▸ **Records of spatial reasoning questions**
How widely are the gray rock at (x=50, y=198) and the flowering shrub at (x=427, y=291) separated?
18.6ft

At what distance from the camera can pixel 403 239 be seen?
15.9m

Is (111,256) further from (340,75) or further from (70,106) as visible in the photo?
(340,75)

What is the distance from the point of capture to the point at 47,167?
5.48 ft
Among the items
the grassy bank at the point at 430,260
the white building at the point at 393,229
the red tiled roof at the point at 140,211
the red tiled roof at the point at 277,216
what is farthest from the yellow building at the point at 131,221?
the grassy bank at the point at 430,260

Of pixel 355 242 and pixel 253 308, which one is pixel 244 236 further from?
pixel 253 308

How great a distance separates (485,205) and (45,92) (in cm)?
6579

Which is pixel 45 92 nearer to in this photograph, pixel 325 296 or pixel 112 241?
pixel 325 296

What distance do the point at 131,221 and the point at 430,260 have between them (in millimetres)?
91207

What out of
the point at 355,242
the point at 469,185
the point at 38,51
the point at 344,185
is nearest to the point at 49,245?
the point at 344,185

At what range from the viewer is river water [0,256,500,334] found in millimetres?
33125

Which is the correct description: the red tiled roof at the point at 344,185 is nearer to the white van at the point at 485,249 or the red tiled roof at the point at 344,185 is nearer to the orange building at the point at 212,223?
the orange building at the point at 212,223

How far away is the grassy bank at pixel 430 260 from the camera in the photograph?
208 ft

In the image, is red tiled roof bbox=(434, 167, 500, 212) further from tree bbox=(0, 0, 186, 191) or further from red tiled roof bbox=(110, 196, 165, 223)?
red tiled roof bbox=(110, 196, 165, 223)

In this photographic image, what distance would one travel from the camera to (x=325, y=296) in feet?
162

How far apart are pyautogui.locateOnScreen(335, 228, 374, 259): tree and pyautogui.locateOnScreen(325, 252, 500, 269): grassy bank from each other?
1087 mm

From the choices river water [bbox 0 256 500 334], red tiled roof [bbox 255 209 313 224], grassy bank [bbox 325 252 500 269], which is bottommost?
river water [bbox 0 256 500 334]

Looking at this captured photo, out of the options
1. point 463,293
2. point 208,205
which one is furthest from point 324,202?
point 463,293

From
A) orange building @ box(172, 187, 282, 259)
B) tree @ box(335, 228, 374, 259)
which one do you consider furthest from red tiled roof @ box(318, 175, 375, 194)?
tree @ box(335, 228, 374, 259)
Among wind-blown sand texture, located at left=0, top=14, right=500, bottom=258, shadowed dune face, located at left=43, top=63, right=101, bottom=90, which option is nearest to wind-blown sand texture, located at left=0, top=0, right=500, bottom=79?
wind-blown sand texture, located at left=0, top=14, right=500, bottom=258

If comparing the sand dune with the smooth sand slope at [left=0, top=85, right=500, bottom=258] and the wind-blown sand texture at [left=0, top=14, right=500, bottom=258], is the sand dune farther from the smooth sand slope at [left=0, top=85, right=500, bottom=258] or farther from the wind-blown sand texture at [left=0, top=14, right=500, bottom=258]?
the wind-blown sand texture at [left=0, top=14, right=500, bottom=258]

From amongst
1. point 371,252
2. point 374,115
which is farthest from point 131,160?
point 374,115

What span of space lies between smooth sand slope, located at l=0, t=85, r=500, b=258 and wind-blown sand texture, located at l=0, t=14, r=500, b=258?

▸ **WORK TO DO**
Give the listing again, word for word.

▸ **TASK ANSWER**
How widely are the gray rock at (x=50, y=198) and the flowering shrub at (x=427, y=291) separated?
18.6ft

At what distance from the camera can pixel 403 239 be seen?
15.9m

Is (111,256) further from (340,75) or further from (70,106) as visible in the photo?
(340,75)

What is the distance from the point of capture to the point at 47,167?
5.48 ft
Among the items
the grassy bank at the point at 430,260
the white building at the point at 393,229
the red tiled roof at the point at 140,211
the red tiled roof at the point at 277,216
what is farthest from the yellow building at the point at 131,221?
the grassy bank at the point at 430,260

Of pixel 355 242 and pixel 253 308, which one is pixel 244 236 further from?
pixel 253 308

How great a distance separates (485,205) and (45,92) (in cm)?
6579

Which is pixel 45 92 nearer to in this photograph, pixel 325 296 or pixel 112 241?
pixel 325 296

What distance do the point at 131,221 and the point at 430,260 have between them (in millimetres)?
91207

What out of
the point at 355,242
the point at 469,185
the point at 38,51
the point at 344,185
is nearest to the point at 49,245?
the point at 344,185

At what range from the viewer is river water [0,256,500,334] found in millimetres?
33125

Which is the correct description: the red tiled roof at the point at 344,185 is nearer to the white van at the point at 485,249 or the red tiled roof at the point at 344,185 is nearer to the orange building at the point at 212,223?
the orange building at the point at 212,223

How far away is the grassy bank at pixel 430 260 from the camera in the photograph?
208 ft

In the image, is red tiled roof bbox=(434, 167, 500, 212) further from tree bbox=(0, 0, 186, 191) or further from red tiled roof bbox=(110, 196, 165, 223)?
red tiled roof bbox=(110, 196, 165, 223)

In this photographic image, what distance would one travel from the camera to (x=325, y=296) in feet?
162

How far apart are pyautogui.locateOnScreen(335, 228, 374, 259): tree and pyautogui.locateOnScreen(325, 252, 500, 269): grassy bank from each other?
1087 mm

From the choices river water [bbox 0 256 500 334], red tiled roof [bbox 255 209 313 224], grassy bank [bbox 325 252 500 269], which is bottommost?
river water [bbox 0 256 500 334]

Looking at this captured photo, out of the options
1. point 463,293
2. point 208,205
which one is furthest from point 324,202?
point 463,293

From
A) orange building @ box(172, 187, 282, 259)
B) tree @ box(335, 228, 374, 259)
which one do you consider furthest from red tiled roof @ box(318, 175, 375, 194)?
tree @ box(335, 228, 374, 259)
Among wind-blown sand texture, located at left=0, top=14, right=500, bottom=258, shadowed dune face, located at left=43, top=63, right=101, bottom=90, which option is nearest to wind-blown sand texture, located at left=0, top=0, right=500, bottom=79?
wind-blown sand texture, located at left=0, top=14, right=500, bottom=258

If comparing the sand dune with the smooth sand slope at [left=0, top=85, right=500, bottom=258] and the wind-blown sand texture at [left=0, top=14, right=500, bottom=258], is the sand dune farther from the smooth sand slope at [left=0, top=85, right=500, bottom=258] or farther from the wind-blown sand texture at [left=0, top=14, right=500, bottom=258]?
the wind-blown sand texture at [left=0, top=14, right=500, bottom=258]

From amongst
1. point 371,252
2. point 374,115
which is farthest from point 131,160?
point 374,115

What span of space lies between smooth sand slope, located at l=0, t=85, r=500, b=258 and wind-blown sand texture, located at l=0, t=14, r=500, b=258?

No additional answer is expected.